Tuesday 8 May 2012

More cap claptrap

Following the exposure on Radio 4's Moneybox programme, today saw a DWP press release about the letters being sent out announcing the cap.

"Letters are being sent this week to households who may be affected by the benefit cap, Minister for Welfare Reform Lord Freud has announced..."

Is the use of the word "may" a Whitehall-style attempt to explain why letters have also gone to families of disabled children who should be exempt?

Here is CPAG's statement about the letters.  You decide who is right.

Household Benefit Cap: letters from DWP to claimants
Key points CPAG has discovered from contact by local authorities and advisers:

  • DWP have started sending out letters to claimants warning them that they are likely to be affected by the household benefit cap.
  • DWP have also sent a letter to MPs with a Q & A intended to help them with any constituent queries and casework this generates.
  • Benefits staff and advice staff in local authorities have contacted CPAG to say that they are finding major errors in DWP’s identification of households that stand to be affected and have received the letters (they have contacted us in confidence so we are not currently able to name those authorities).
  • Households with a DLA recipient are due to be exempt from the cap.
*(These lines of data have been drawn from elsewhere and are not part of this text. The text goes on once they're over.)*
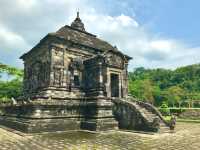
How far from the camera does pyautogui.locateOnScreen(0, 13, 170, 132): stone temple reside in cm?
1432

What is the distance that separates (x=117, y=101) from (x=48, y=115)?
18.2 feet

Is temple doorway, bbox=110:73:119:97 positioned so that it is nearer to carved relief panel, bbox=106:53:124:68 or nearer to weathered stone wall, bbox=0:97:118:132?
carved relief panel, bbox=106:53:124:68

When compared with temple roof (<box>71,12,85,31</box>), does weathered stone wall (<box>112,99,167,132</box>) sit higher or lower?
lower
It appears that DWP screened out adult DLA claimants, but failed to screen out families with a child getting DLA.
  • Several local authorities are saying that this is not the only error. Others errors so far identified by local authorities in the DWP lists  include:
    • claimants whose total entitlement is well below the level of the cap
    • claims that are no longer active
    • claims that are in receipt of working tax credit and would therefore be exempt
  • One local authority told us that of 200 households identified by DWP in their area, they found when they checked that only 78 of them meet the criteria that would see them affected by the cap.
  • In a London local authority, out of 1100 DWP identified households, nearly 300 were found to be well below the level of the cap.
  • Many affected families, especially in London, will see very large losses to entitlement – perhaps of their entire housing benefit, leaving them no funds whatsoever for housing costs. But the letters say nothing to indicate whether the household receiving the letter is due to lose £5 a week, or £200 a week. So it does not help the households with the most serious threat realise the scale of the problem they will face.
CPAG statement:
“There is an astonishing rate of error in the households that DWP has identified as those likely to be subject to the household benefit cap from April 2013. This will cause distress and confusion to families who are not actually threatened by the cap. We are also concerned for those families who are at risk, because the letters offer very little helpful advice about what they can do. The Department must urgently investigate why it has made so many errors to prevent further failures with the implementation of the Universal Credit, which will affect millions of households. It highlights once again the precarious situation we are entering with advice services for claimants subject to severe cuts at a time when the whole welfare system is about to change.”

Added 9 May:
By the way, I did hear right about the DWP's misleading, post-facto excuse for sending out letters to the wrong people.  From the transcript of the Moneybox programme:


"...they want to make sure they include everybody, so they have included more than will actually be subject to the cap."
In which case, why not say so in the letters?  Sorry, but I for one do not beleive this excuse.